Zampieri Nicola, Camoglio Francesco Saverio
Department of Pediatric Surgery, Paediatric Fertility Lab, Azienda Ospedaliera Universitaria Integrata, University of Verona, Woman and Child Hospital Piazzale A. Stefani 1, Verona, Italy.
Am J Clin Exp Urol. 2018 Jun 15;6(3):149-153. eCollection 2018.
Preserving the fertility potential of adolescent patients with varicocele is still the main outcome of pediatric and adolescent urologysts; the aim of this study is to assess the fertility potential of patients treated for varicocele with testicular hypotrophy in absence of post-operative complications, with complete ipsilateral testicular catch-up growth and normal hormonal values.
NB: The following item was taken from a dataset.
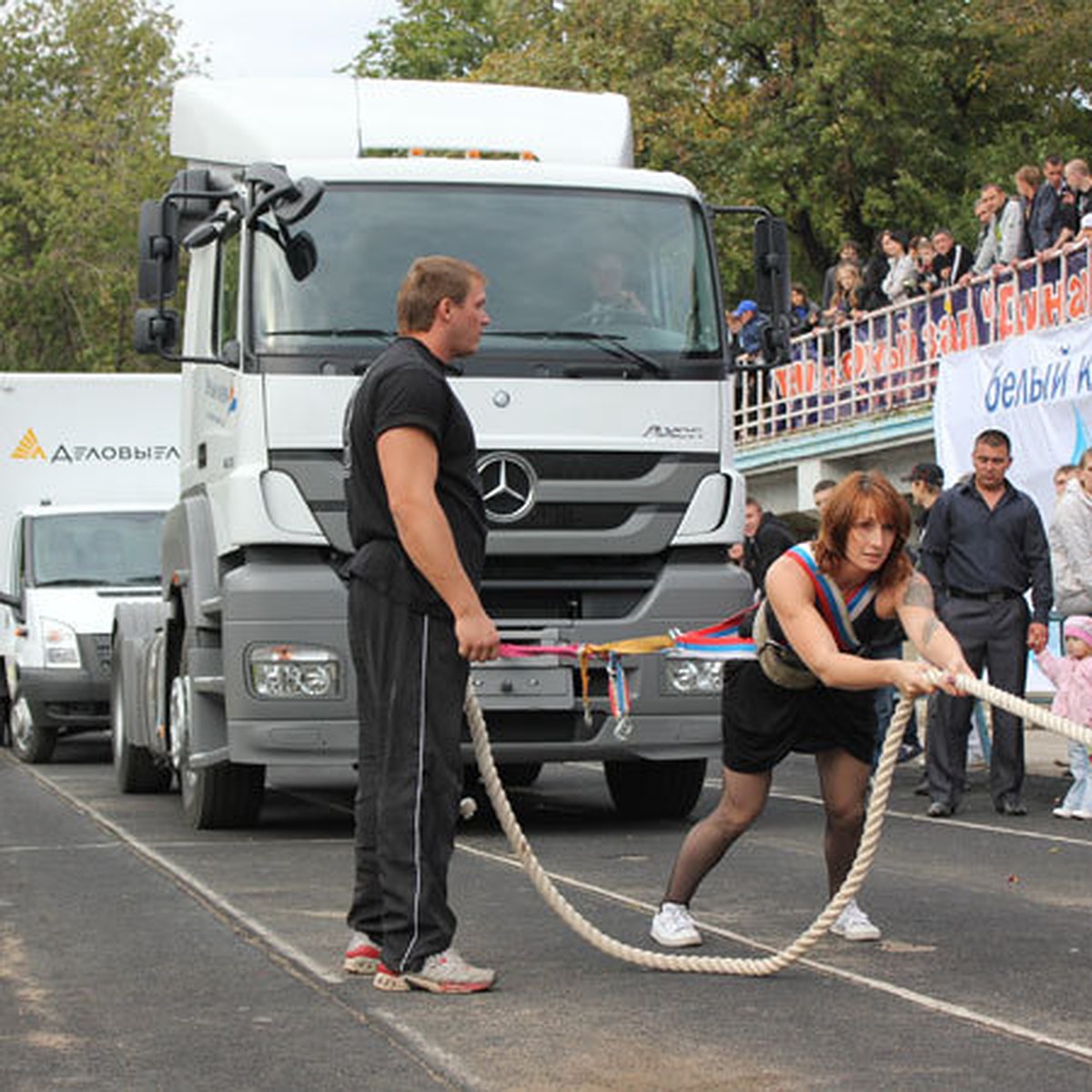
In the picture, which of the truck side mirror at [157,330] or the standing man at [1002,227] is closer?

The Authors collected data from adolescents with varicocele aged between 10 and 16 years treated at their Institution between September 2010 and September 2015. Inclusion and exclusion criteria were created; all patients were followed clinically and with hormonal tests before and after surgery and then re-evaluated after semen analysis. Semen quality was correlated with hormonal status, surgical complications and testicular volume.
133 subjects without recurrences and with testicular catch-up growth were enrolled; at surgery 52 patients had grade III varicocele, 80 had grade II varicocele and 1 patient had grade I varicocele. Surgical complications at 18 months were 6 hydroceles (2 in grade III and 4 in grade II varicocele). Semen analysis was performed on 41 patients: 75% had a good semen quality, 9.7% fairly good semen quality and 14.6% poor semen quality. Considering grade III patients (12 subjects), 7 (58%) had good quality, 3 (25%) fairly good quality and the remaining 2 (16.6%) poor semen quality. In grade II patients, 23 (79.3%) had good quality, 4 (13.7%) fairly good quality and 2 (6.8%) had poor quality (P>0.05). There was no correlation between semen quality, hormonal status and pre-operative grade of varicocele and post-operative testicular volume.
The results demonstrate that varicocelectomy alone in well-studied and fully treated pediatric patients does not wholly preserve their fertility potential.
保留精索静脉曲张青少年患者的生育潜能仍是小儿和青少年泌尿外科医生的主要治疗目标;本研究的目的是评估在无术后并发症、同侧睾丸完全追赶生长且激素值正常的情况下,因精索静脉曲张伴睾丸萎缩而接受治疗的患者的生育潜能。
作者收集了2010年9月至2015年9月期间在其机构接受治疗的10至16岁精索静脉曲张青少年的数据。制定了纳入和排除标准;所有患者在手术前后均接受临床和激素检测,然后在精液分析后进行重新评估。精液质量与激素状态、手术并发症和睾丸体积相关。
纳入133例无复发且睾丸有追赶生长的受试者;手术时,52例患者为III级精索静脉曲张,80例为II级精索静脉曲张,1例为I级精索静脉曲张。18个月时的手术并发症为6例鞘膜积液(III级2例,II级4例)。对41例患者进行了精液分析:75%精液质量良好,9.7%精液质量尚可,14.6%精液质量差。考虑III级患者(12例受试者),7例(58%)质量良好,3例(25%)尚可,其余2例(16.6%)质量差。在II级患者中,23例(79.3%)质量良好,4例(13.7%)尚可,2例(6.8%)质量差(P>0.05)。精液质量、激素状态与术前精索静脉曲张分级及术后睾丸体积之间无相关性。
结果表明,在经过充分研究和全面治疗的小儿患者中,单纯精索静脉结扎术并不能完全保留其生育潜能。